CS 394P: Pattern Matcher Documentation

The pattern matcher in the files patmatch.lsp and patm.lsp transforms an input expression repeatedly using patterns until a fixed-point is reached (i.e., no further transforms can be applied).

Transformation is accomplished by calling the function trans:

   (trans input 'kind)
where input is the input expression and kind is the kind of patterns to be used. Having several kinds of patterns allows patterns to be used for different purposes, e.g. code expansion, optimization, and language translation. The result of trans is the transformed expression.

Patterns are defined by calling (redefpatterns kind transforms):

   (redefpatterns 'opt
     '( ((+ 0 ?x)      ?x)        ...      ))

Each transform is a list of an input pattern and an output pattern, with optional extra elements. Variables are denoted by symbols that begin with a question mark, e.g. ?x .
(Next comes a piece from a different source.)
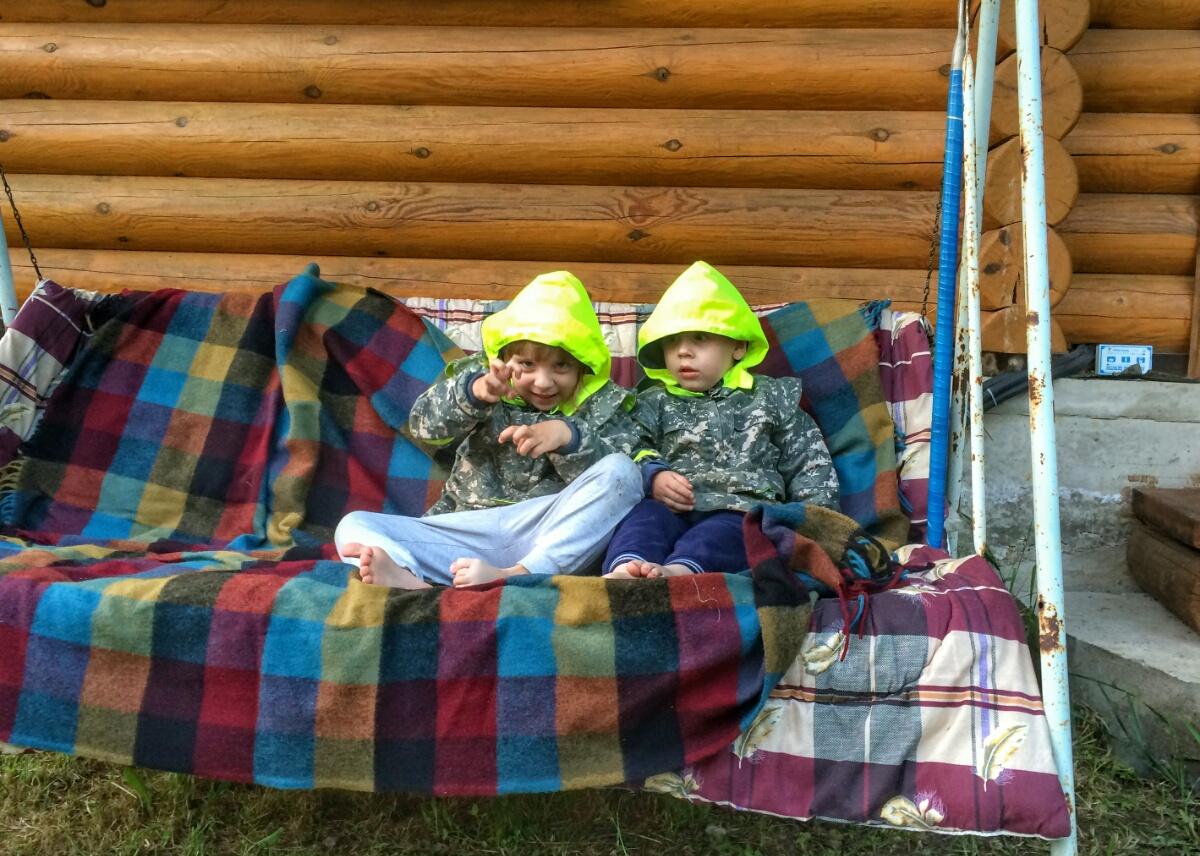 Отдыхаем на садовой качалке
Dot notation may be used to match the remainder of a list, e.g. the transform:

   ((progn nil . ?s)     (progn . ?s))
will get rid of a nil at the beginning of a progn form; the variable ?s will be bound to the remainder of the forms following the nil, i.e. a list of zero or more elements.

Partial evaluation is performed on many subexpressions whose operands are constant. For example, the transform:

   ((+ ?n (+ ?m ?x))     (+ (+ ?n ?m) ?x))
where ?n and ?m are numeric constants, rearranges its input to group the two constants together, which will cause them to be folded into a single constant.
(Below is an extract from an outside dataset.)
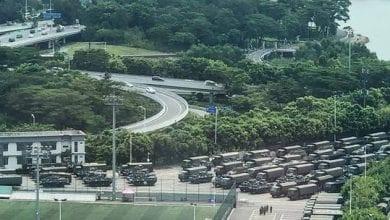 صورة قوات صينية تابعة للشرطة العسكرية على حدود منطقة هونغ كونغ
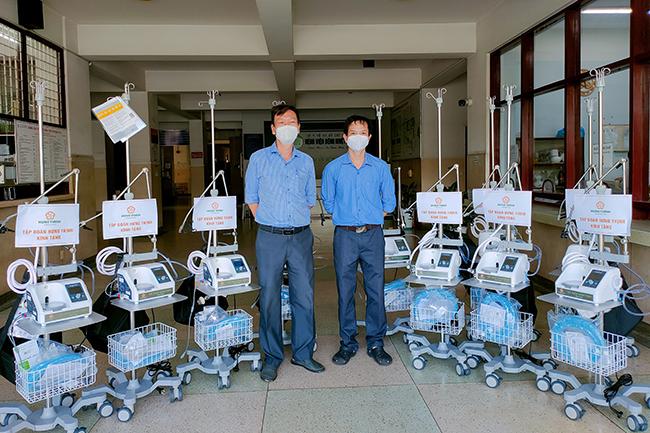 200 máy thở oxy dòng cao đã được Tập đoàn Hưng Thịnh trao tặng trực tiếp đến các bệnh viện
In some cases, it is necessary to make some tests before deciding whether to apply a transformation. The optional third element of a pattern is a test predicate; the pattern is only applied if the test is satisfied:

   ((+ ?n (+ ?m ?x))   (+ (+ ?n ?m) ?x))   (and (numberp ?n) (numberp ?m)) )

Some transformations require computations to be done on input variables. This is done by defining new variables (not used in the input pattern) as computed values derived from input variables. These computations are specified in a list as the fourth element of a transform:

   ( (?newvar value) ...)
where ?newvar is a new variable that receives the computed value and value is a computation in terms of input variables.

For example, to combine nested progn's containing arbitrary numbers of statements, the following pattern could be used:

   ((progn (progn . ?u) . ?v)   (progn . ?w)   t
      ((?w (append ?u ?v))))
In this case, the new variable ?w is created by appending the statements in the input variables ?u and ?v. The t in the pattern is a default test as a placeholder.

A second example shows the use of substitutions in a computation:

   ((intersection (subset (function (lambda (?x) ?p)) ?s)
                  (subset (function (lambda (?y) ?q)) ?s))
    (subset (function (lambda (?x) (and ?p ?qq))) ?s)    t
    ((?qq (subst ?x ?y ?q))))
     ; where ?qq is ?q with ?x substituted for ?y

Sometimes there is a need to introduce new variables in a pattern. This can be done by using (gentemp) to generate a new symbol and bind it to a new variable.

It is legitimate to introduce new "function names" that serve only to trigger patterns and that eventually are removed from the output by being transformed into something else. The "function" fn-args is used in this way in the lisptoc patterns.

There are several conventions used in the lisptoc patterns:

  1. Some patterns begin with an empty string, "". This prevents the output of these patterns from matching any other pattern.
  2. The form #\Return causes the printing program cpr to insert a newline and then to tab over to the current tab stop.
  3. The form #\Tab causes the tab stop to be increased by 2 columns; this will be in effect for subsequent occurrences of #\Return within the list in which the #\Tab appears.

Files:

patmatch.lsp    Simple matcher, as in lecture slides
patm.lsp        More powerful matcher features
pats.lsp        Starter set of patterns
patex.lsp       Examples for use in optimization exercise